If you want `<domain>.amverum.io/web` to point to port 80, and `<domain>.amverum.io/backend` to 8080, the settings will be as follows:

![web_ports](../../img/web_ports.png)

#### Free Amverum domain name
For each application, it is possible to link a free third-level domain name, which will provide secure
access to the application from the global Internet. To do this, in the "Settings" section, in the "Domain names" section, you need to click on the "Add domain name" button, select the connection type and "Domain type": "Free Amverum domain".

The application will receive a URL in the format `<transliterated-project-name>.<user-name>.amverum.io`.
So, for the "Test" project of the user "user", you can access the application at `https://test.user.amverum.io/`.

![default_domain](../../img/default_domain.png)

#### Your domain name
To link your domain name purchased from a registrar (for example [reg.ru](https://reg.ru)) you need to do the following:
1. Log in to your registrar's personal account.
   - Find "DNS servers and zone management" or something similar. Namely, where the `A` record, `TXT`, `@`, etc. are registered in your registrar's personal account.
   - Find the A record and enter the IP specified in the "Settings" section "Create a domain name" of the required application in Amverum Cloud.
   - Find the TXT record and enter the TXT specified in the "Settings" section "Create a domain name" of the required application in Amverum Cloud.
2. Wait for the record to propagate across DNS servers (may take up to 24 hours).
3. In the "Settings" section, "Create a domain name", specify the domain name and click "Confirm and bind". If everything is done correctly and the information about the domain has reached the Google DNS server (8.8.8.8), the domain will be successfully bound.
4. Wait for the *Ingress Controller* to be configured and a free [Let's Encrypt](https://letsencrypt.org/) `SSL` certificate to be generated.

### TCP traffic
When selecting the `POSTGRES`, `MONGO` or `REDIS` connection type, a controller is created that listens to the corresponding ports
and forwards TCP traffic to the access service based on ``SNI``.

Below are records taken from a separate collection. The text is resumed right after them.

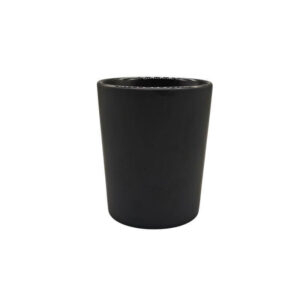 additional_image_1
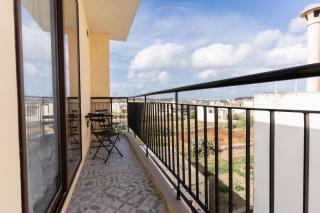 Quaint Boutique Hotel Xewkija - 2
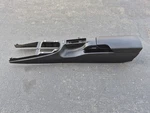 2012 Porsche Cayman Center Console / Armrest #0149 CA2. Fixed Price $250.00.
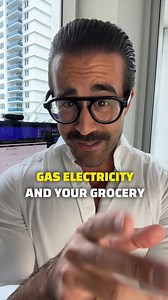 #financialliteracy #financialfreedom #economics #Economy #inflation | Nicholas Crown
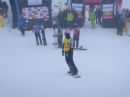 Fis-Snowboard-Weltcup-Schruns-Montavon-081212-Bodensee-Community-SEECHAT_DE-P1030562.JPG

  - `POSTGRES` -> 5432 (only suitable for managed postgres)
  - `MONGO` -> 27017
  - `REDIS` -> 6379

If you want the application to receive TCP traffic, you can select, for example, the `MONGO` connection type and set
``run.servicePort`` to 27017.

The domain name for TCP traffic differs from HTTP(S) and has the form:
`<transliterated-project-name>.<user-name>.db-<region>.amverum.tech`.

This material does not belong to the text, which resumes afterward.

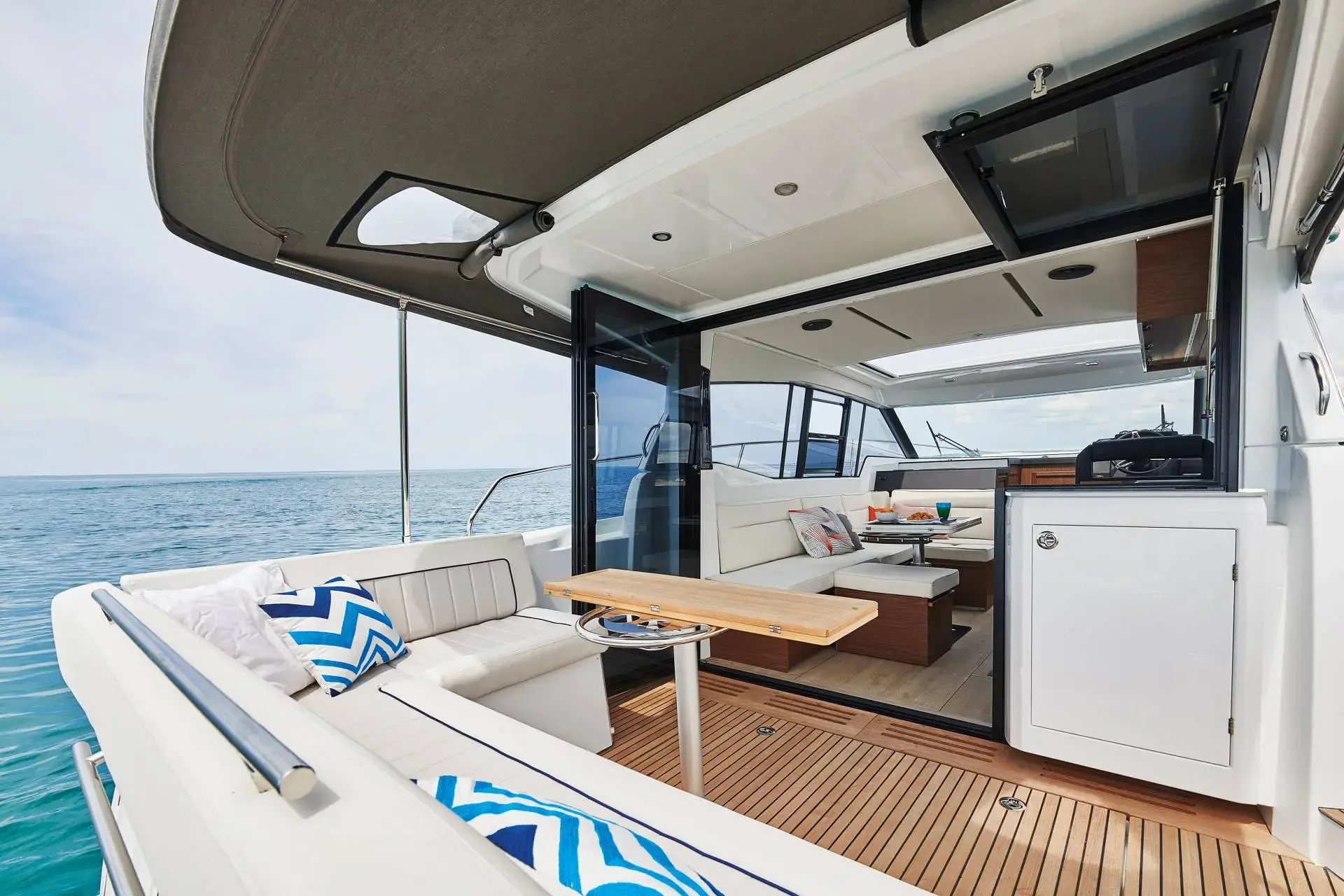 Black Pearl thumbnail 16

## Example of setting up records in the personal account [reg.ru](https://reg.ru)
![reg_ru](../../img/reg_ru.png)
You need to click "Add record" at the bottom of the page and enter the A and TXT values.

## Error prevention
If an error appears when you click the "Confirm and bind" button, you should check that the records are filled in correctly and that they are on the DNS servers.
You can use a [special service](https://mxtoolbox.com/txtlookup.aspx) to check the records.

After entering the domain name in the field and clicking `TXT Lookup`, a line with the record required to be filled in the "Settings" section "Create a domain name" should appear in the list.
After changing `TXT Lookup` to `DNS Lookup`, the IPv4 address of the Amverum server specified in the "Settings" section "Create a domain name" should be displayed.